Maps will be defined with their own special form %{} and they won't be valid literals in the AST. The update operator % seen in the previous proposal has been completely dropped and will be used for structs.
As in the previous proposal, the guards is_map/1 and map_size/1 will be added to Kernel while a whole new Map module will be added to work with Dict. ListDict will be deprecated and completely removed.
Elixir records on the way out

After maps and structs are introduced, records as seen today will be phased out. We will still have small conveniences for loading and working with Erlang records, but records backed by modules will be removed from the language.

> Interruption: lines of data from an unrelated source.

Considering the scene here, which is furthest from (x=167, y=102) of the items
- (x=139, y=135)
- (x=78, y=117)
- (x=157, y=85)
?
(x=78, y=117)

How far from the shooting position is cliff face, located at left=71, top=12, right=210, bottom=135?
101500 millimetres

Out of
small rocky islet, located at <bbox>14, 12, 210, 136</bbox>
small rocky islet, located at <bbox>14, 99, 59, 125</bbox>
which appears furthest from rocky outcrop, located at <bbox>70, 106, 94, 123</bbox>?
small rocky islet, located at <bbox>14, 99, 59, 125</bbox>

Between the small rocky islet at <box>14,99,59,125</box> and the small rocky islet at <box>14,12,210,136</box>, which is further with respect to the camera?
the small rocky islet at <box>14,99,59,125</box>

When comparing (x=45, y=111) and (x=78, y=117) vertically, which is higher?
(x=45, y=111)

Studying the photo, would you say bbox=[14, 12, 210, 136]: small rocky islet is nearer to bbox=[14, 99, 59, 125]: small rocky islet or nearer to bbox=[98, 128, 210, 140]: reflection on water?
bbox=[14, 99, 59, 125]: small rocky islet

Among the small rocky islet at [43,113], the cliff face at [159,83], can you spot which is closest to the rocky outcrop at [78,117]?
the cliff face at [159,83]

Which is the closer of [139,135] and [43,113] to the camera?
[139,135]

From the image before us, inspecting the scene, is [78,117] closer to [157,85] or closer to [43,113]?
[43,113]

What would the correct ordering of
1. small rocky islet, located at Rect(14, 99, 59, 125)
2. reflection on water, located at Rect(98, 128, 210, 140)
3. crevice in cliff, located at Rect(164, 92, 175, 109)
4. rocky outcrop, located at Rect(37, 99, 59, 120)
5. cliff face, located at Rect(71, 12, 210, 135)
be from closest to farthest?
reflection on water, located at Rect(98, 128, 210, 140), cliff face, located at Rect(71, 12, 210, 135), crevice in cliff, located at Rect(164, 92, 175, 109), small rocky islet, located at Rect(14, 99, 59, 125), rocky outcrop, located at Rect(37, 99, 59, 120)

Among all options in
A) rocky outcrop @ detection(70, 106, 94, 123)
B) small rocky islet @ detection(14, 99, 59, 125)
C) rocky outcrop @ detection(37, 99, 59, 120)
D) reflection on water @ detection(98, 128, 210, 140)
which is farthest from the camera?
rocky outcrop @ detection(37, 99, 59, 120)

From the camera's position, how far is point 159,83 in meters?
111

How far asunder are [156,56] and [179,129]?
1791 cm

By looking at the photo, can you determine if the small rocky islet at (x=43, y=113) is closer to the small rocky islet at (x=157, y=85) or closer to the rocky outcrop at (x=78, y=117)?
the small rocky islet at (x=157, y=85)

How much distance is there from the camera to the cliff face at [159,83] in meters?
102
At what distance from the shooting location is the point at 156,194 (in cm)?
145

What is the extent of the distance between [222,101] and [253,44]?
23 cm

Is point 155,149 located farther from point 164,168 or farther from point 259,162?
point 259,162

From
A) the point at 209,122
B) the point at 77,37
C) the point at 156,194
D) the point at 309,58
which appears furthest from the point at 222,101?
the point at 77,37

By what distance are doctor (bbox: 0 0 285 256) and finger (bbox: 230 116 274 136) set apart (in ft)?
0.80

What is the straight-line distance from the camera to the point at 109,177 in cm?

Of course, this deprecation will take a long time. In particular, we will stick with our plan where short after Erlang R17 RC is released, a new Elixir v0.12.x release will be made. This release, and therefore the v0.12 branch will continue to be maintained for those already using Elixir production. Meanwhile work on the v0.13 series will start for those eager to play with maps.
No backwards incompatible change will be introduced in the v0.13 series, with the exception that support to previous Erlang versions will be dropped. The goal is to make a v0.13.0 release once R17B is out, allowing developers to jump from the latest version in v0.12 to v0.13.0 without any issues.
Once such migration is ready, we will slowly deprecate existing functionality. First starting with the obvious ones, like ListDict, and then slowly changing new code to be based on maps and structs. For example, Macro.Env will become a struct, and so on. Records will be effectively phased out just in a later stage after the ecossystem has migrated to structs.
Summary

This proposal introduces maps and structs. Structs allows us to bring the compile time and polymorphic dispatch features of records while addressing many of the downsides and complications brought by records today.
Records will be slowly phased out but they will still exist, with much less important than seen today, existing mostly for interacting with Erlang applications.